I would: Let the dough rest for 20 minutes after it is mixed. You will see the difference. Let it rise the first time in the usual way at room temperature. Refrigerate. Take it out for about 45 minutes to let it warm up before going into the oven. No additional kneading needed. 

So find any bread recipe you like. Now, if you want to reshape or divide the dough in the morning after it comes out of the refrigerator, you need to let it rise again in its final shape before baking.


----------



## Addie (Oct 26, 2014)

pengyou said:


> I am declaring war on store bought breads!    The Chinese people by and large only like sweet breads - a good loaf of sourdough or others is really hard to find.  I would like to find a recipe that will let me prepare the dough in the evening - finishing at 10 pm or so, let me put it out to rise and then literally pop it into the oven around 5 a.m. the next morning - no additional kneading required.  I am especially interested in heartier breads - not white breads.  I once had a recipe for soy bread that was out of this world and had a consistency close to banana bread...pity I lost that recipe.

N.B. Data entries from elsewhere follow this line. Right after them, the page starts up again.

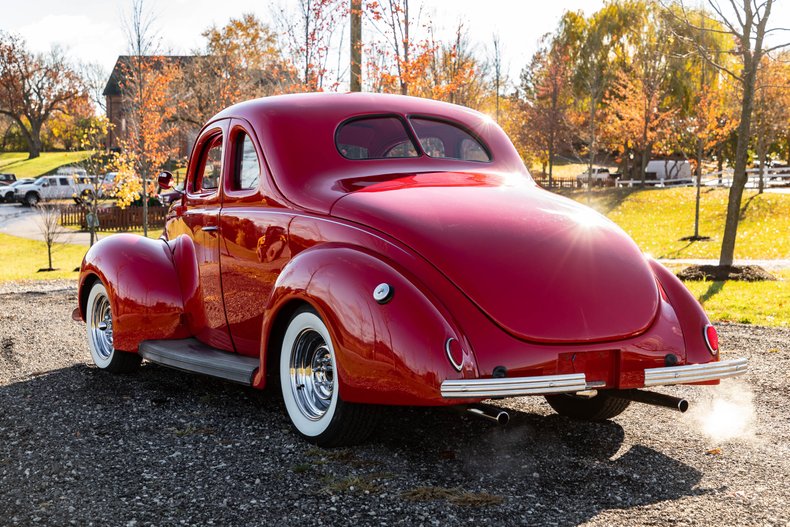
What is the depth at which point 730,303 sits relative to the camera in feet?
33.6

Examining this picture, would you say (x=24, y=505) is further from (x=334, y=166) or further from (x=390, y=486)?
(x=334, y=166)

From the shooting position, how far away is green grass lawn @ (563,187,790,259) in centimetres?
1998

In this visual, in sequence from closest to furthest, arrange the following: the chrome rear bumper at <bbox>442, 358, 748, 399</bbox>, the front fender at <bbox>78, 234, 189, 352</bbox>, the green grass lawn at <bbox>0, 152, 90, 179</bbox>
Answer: the chrome rear bumper at <bbox>442, 358, 748, 399</bbox>
the front fender at <bbox>78, 234, 189, 352</bbox>
the green grass lawn at <bbox>0, 152, 90, 179</bbox>

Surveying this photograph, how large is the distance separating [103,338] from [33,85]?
78.7m

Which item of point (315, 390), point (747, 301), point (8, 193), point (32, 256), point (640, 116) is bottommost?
point (32, 256)

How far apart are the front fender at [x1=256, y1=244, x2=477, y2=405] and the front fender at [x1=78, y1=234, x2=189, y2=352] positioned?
6.25ft

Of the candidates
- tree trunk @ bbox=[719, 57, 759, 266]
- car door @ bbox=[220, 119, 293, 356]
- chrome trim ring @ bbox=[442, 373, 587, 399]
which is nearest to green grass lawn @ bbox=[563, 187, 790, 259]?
tree trunk @ bbox=[719, 57, 759, 266]

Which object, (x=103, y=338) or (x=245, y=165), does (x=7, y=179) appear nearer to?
(x=103, y=338)

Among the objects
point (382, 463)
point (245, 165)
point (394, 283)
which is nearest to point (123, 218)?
point (245, 165)

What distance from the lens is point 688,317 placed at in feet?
14.3

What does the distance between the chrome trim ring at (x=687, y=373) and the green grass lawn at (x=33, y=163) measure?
65886 mm

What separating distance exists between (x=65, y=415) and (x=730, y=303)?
8.20 metres

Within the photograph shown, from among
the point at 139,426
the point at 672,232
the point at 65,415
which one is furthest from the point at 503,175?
the point at 672,232

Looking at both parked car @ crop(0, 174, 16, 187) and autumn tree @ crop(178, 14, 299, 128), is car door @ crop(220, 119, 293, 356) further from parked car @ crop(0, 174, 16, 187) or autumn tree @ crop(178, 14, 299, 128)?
parked car @ crop(0, 174, 16, 187)
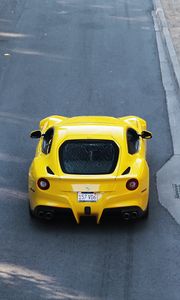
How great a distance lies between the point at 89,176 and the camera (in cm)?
1093

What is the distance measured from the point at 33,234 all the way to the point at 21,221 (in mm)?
473

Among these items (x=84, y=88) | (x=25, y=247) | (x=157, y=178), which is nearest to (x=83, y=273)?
(x=25, y=247)

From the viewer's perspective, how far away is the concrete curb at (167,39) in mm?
19128

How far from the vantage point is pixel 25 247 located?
35.6 ft

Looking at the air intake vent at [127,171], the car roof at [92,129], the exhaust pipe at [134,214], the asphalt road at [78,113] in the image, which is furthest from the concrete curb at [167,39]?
the exhaust pipe at [134,214]

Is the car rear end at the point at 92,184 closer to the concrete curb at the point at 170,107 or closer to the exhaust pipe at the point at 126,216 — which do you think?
the exhaust pipe at the point at 126,216

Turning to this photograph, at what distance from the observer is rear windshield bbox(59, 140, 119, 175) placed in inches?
437

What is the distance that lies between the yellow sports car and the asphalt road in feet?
1.45

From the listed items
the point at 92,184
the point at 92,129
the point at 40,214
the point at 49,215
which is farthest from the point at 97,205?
the point at 92,129

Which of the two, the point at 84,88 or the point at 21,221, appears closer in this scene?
the point at 21,221

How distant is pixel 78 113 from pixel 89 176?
19.6 ft

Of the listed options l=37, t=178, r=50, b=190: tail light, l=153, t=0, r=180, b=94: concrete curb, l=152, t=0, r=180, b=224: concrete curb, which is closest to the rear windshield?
l=37, t=178, r=50, b=190: tail light

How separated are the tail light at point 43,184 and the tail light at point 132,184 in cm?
117

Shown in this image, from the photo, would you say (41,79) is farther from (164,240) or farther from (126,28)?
(164,240)
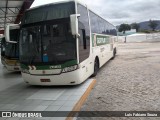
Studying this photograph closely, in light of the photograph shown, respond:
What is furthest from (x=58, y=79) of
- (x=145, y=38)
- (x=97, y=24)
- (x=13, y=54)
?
(x=145, y=38)

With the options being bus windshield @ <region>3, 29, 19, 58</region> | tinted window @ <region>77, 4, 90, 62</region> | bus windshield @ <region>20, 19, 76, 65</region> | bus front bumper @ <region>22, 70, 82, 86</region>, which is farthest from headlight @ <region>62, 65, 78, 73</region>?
bus windshield @ <region>3, 29, 19, 58</region>

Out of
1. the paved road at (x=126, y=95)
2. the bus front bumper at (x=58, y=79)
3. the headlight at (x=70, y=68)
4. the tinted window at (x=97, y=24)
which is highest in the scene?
the tinted window at (x=97, y=24)

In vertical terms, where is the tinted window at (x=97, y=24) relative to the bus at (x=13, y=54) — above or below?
above

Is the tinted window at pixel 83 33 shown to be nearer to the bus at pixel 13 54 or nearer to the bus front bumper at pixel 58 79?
the bus front bumper at pixel 58 79

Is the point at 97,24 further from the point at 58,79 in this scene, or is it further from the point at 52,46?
the point at 58,79

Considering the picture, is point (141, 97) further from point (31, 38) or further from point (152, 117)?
point (31, 38)

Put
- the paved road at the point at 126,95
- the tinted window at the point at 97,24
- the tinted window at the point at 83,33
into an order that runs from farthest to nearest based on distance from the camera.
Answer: the tinted window at the point at 97,24 < the tinted window at the point at 83,33 < the paved road at the point at 126,95

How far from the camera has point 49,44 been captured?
8281 millimetres

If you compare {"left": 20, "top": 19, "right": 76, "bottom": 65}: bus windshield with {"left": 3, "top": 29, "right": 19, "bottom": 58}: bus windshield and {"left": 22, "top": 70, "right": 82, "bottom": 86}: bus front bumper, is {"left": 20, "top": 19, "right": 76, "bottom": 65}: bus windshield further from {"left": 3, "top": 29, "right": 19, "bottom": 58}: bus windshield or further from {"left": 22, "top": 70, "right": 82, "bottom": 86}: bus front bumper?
{"left": 3, "top": 29, "right": 19, "bottom": 58}: bus windshield

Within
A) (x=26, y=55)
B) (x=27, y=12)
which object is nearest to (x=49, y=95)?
(x=26, y=55)

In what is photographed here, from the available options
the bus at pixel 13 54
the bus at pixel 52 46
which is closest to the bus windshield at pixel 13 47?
the bus at pixel 13 54

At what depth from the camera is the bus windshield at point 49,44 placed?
8109 millimetres

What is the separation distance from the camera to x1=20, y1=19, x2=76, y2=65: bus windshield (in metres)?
8.11

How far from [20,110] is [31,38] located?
3164 mm
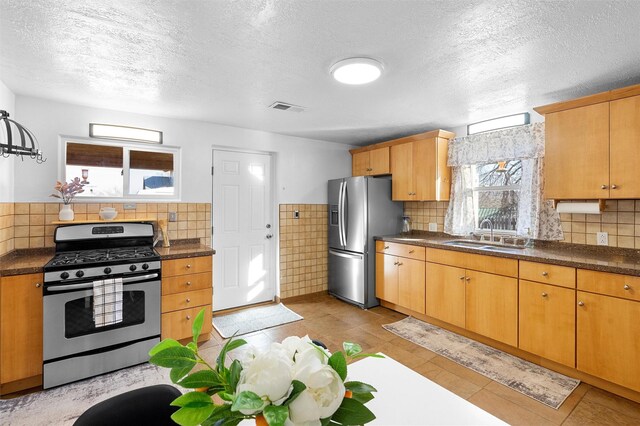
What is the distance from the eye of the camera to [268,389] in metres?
0.50

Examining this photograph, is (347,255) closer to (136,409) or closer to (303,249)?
(303,249)

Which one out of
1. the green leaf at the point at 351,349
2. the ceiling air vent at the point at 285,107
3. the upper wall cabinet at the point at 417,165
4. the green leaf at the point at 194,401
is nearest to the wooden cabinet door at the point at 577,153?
the upper wall cabinet at the point at 417,165

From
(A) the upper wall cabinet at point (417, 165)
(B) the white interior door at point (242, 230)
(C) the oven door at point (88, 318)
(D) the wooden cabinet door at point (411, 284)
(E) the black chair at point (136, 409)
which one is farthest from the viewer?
(B) the white interior door at point (242, 230)

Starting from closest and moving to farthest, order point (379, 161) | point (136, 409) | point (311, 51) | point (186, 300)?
point (136, 409) < point (311, 51) < point (186, 300) < point (379, 161)

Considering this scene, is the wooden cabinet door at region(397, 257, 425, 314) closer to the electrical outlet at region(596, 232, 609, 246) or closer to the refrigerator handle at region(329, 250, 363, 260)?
the refrigerator handle at region(329, 250, 363, 260)

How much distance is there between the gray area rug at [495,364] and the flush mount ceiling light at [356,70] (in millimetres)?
2526

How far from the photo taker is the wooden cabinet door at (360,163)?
15.6 feet

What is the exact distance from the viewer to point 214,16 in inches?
65.2

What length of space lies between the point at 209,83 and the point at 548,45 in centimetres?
243

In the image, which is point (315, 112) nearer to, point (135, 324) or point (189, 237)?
point (189, 237)

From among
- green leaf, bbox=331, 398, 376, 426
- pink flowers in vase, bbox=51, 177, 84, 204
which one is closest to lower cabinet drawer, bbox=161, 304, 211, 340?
pink flowers in vase, bbox=51, 177, 84, 204

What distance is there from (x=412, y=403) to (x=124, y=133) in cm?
367

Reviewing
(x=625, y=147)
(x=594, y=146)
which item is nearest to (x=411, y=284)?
(x=594, y=146)

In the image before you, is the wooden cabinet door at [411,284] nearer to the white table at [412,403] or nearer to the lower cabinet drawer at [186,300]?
the lower cabinet drawer at [186,300]
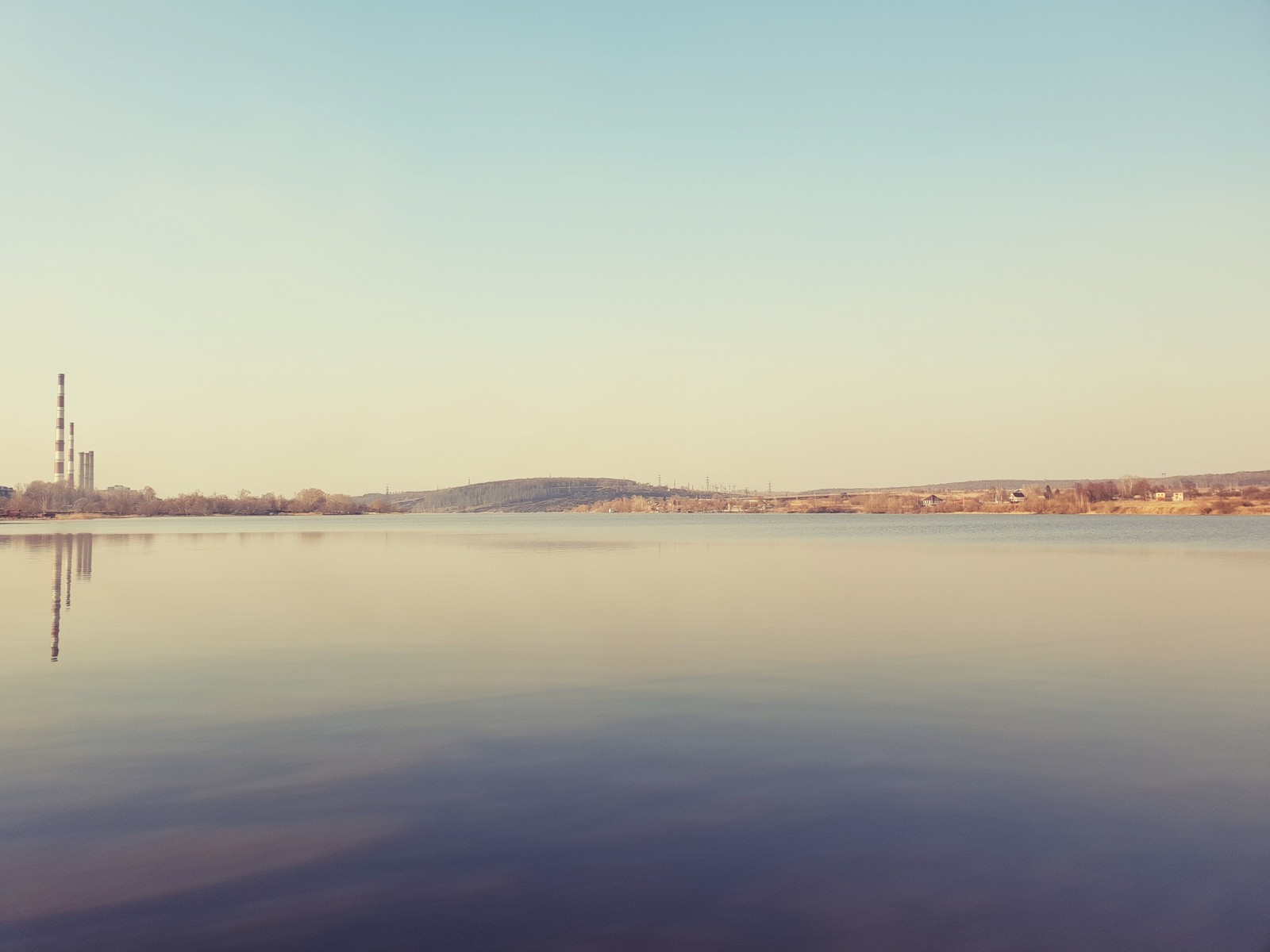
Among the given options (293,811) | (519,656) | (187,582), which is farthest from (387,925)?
(187,582)

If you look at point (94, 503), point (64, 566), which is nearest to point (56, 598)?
point (64, 566)

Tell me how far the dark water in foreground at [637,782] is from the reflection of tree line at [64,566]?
1.75 feet

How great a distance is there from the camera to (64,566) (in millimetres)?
37062

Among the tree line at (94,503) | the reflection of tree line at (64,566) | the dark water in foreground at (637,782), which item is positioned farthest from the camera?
the tree line at (94,503)

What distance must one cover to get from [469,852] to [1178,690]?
1074 centimetres

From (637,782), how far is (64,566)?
36443 millimetres

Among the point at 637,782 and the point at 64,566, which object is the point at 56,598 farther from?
the point at 637,782

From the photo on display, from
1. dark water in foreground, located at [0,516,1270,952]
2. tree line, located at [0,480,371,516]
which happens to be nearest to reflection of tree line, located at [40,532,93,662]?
dark water in foreground, located at [0,516,1270,952]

Have you Googled  "Soy Bread"? There are plenty of recipes out there!


----------



## Dawgluver (Oct 26, 2014)

http://www.nytimes.com/2006/11/08/dining/081mrex.html?_r=0

I've made this, and I'm not a baker.  You can use wheat, fiber, anything you want, the dough is very forgiving.


----------



## Mad Cook (Oct 28, 2014)

pengyou said:


> I am declaring war on store bought breads!  The Chinese people by and large only like sweet breads - a good loaf of sourdough or others is really hard to find. I would like to find a recipe that will let me prepare the dough in the evening - finishing at 10 pm or so, let me put it out to rise and then literally pop it into the oven around 5 a.m. the next morning - no additional kneading required. I am especially interested in heartier breads - not white breads. I once had a recipe for soy bread that was out of this world and had a consistency close to banana bread...pity I lost that recipe.


There is an old-fashioned method of putting bread to rise slowly which I read in Elizabeth David's bread book (as much an historical source as the definitive book on making bread) called peggy tub or dolly tub bread after the washing tub that was used for the rising. Basically, you wrap your dough in a cloth, submerge it in a bowl of cold water and go about your business for the morning or even the whole day. When you return the bundle of dough has risen to the top of the bowl. You retrieve the dough, unwrap it and knock it back and shape and bake it in the normal way. 

I haven't done this but when I read it I asked my grandmother if she knew the method. She said her mother had taught it to her and it was very useful in warm weather as the dough wouldn't over-ferment and spoil as it would if left for a long time in too warm an environment. I wondered if the dough stuck to the cloth or the dough was soggy but she said not. She also said they used to mix the dough last thing at night and put it in the tub ready to finish the next morning.

It would have an advantage over the 'fridge method in that you wouldn't have to wait for the dough to come to room temperature. To be honest, while it's useful, I don't find rising in the 'fridge makes the best bread.

Which reminds me, if I don't get moving, there'll be no bread for my "packing up" (sandwich lunch to take to the stables) tomorrow. I've got some Wessex Mill six seed bread flour to try out. (Not "King Arthur" brand but it has a picture of him on the bag as it's milled in Wantage where King A was born.)


----------